In data 4 luglio 2018 l’ANAC ha emanato le Linee Guida n. 11 in attuazione del suddetto comma 3 dall’articolo 177. Queste, in particolare, hanno precisato che anche i contratti necessari per l’esecuzione della concessione stessa (quindi quelli concernenti le prestazioni svolte direttamente dal concessionario con il proprio personale e risorse) rientrano tra quelli selezionabili al fine di rispettare la summenzionata soglia dell’80%.

L’ARERA ha espresso una convinta preoccupazione relativamente a tale ultimo assunto, in quanto, ad avviso della stessa, una previsione del genere avrebbe l’effetto di ‘svuotare’ la concessione, poiché priverebbe i concessionari della possibilità di espletare le attività proprie del servizio in concessione rendendoli de facto dei meri appaltatori. Inoltre, l’Autorità ha sottolineato alcuni effetti negativi potenzialmente derivanti da tale applicazione dell’articolo 177. Al riguardo, l’ARERA, in primis, ha affermato che l’esternalizzazione della quasi totalità delle attività concernenti una data concessione comporterebbe l’attuazione di un complesso processo di riorganizzazione interna al concessionario, il quale avrebbe l’effetto potenziale di compromettere seriamente sia la continuità, sia la qualità dei servizi in esame. Ciò causerebbe, di conseguenza, un prevedibile aumento dei costi in capo al concessionario, i quali verrebbero traslati sul prezzo finale delle bollette a discapito delle famiglie e delle imprese clienti. In secundis, l’Autorità ha notato anche che tale riorganizzazione avrebbe un effetto marcatamente negativo in relazione al mercato del lavoro, in quanto comporterebbe un elevato numero di esuberi che andrebbero a colpire direttamente il personale precedentemente impiegato dal concessionario per l’espletamento delle attività di gestione proprie della concessione.

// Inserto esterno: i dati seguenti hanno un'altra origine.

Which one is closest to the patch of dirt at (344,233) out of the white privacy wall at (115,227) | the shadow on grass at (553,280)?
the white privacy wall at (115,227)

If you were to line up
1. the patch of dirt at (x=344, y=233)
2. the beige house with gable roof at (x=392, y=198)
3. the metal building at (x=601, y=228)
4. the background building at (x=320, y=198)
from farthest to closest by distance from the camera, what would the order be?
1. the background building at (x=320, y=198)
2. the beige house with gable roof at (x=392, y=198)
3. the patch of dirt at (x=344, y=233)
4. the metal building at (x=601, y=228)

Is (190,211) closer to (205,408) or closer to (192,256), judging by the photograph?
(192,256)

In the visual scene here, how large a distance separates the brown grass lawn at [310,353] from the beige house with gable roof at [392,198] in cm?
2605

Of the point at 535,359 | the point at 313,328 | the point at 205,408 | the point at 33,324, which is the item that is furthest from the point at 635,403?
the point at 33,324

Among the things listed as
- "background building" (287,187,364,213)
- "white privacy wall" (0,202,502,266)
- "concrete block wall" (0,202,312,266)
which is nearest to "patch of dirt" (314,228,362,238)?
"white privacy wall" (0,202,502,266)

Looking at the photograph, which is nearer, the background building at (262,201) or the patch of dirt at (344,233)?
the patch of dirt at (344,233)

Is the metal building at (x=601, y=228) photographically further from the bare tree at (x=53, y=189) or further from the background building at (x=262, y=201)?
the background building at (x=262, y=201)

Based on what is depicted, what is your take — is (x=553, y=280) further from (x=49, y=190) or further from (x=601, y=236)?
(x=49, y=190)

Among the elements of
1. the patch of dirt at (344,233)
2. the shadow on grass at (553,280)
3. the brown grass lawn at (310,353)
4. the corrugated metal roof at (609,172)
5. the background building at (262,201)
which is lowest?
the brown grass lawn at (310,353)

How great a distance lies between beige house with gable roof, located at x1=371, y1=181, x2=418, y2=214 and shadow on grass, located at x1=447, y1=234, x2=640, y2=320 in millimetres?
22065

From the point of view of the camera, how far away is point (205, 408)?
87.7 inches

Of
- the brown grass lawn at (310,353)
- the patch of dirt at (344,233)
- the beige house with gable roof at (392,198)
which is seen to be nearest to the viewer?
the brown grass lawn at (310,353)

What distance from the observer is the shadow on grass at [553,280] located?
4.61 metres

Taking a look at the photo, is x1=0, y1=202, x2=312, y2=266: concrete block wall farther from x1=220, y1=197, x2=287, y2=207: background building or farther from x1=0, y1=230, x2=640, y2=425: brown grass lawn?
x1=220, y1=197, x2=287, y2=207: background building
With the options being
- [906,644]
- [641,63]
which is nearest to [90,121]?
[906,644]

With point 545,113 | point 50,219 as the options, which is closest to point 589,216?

L’ARERA, dopo aver sottolineato come anche il Consiglio di Stato si sia precedentemente espresso in maniera decisamente negativa su siffatto obbligo di esternalizzazione, tanto da metterne in discussione la costituzionalità, ha concluso la propria segnalazione auspicando successivi interventi normativi volti a modificare il testo dell’articolo al fine fornirne un’interpretazione più restrittiva e, così, di evitare le possibili ricadute negative sui consumatori.

Non resta che attendere i successivi sviluppi per vedere se il legislatore italiano (nonché, eventualmente, la stessa ANAC, ed i giudici amministrativi in sede contenziosa) prenderà effettivamente in considerazione le preoccupazioni espresse dall’Autorità nella presente segnalazione, relativa ad una norma in cui in effetti diverse rationes (obbligo di gara come modalità privilegiata per la scelta del contraente e l’allocazione di risorse a rilevanza pubblica, intenti in un certo senso “redistributivi” imposti ad un soggetto a sua volta destinatario di una concessione tipicamente senza una previa procedura competitiva) sembrano intrecciarsi in modo complesso.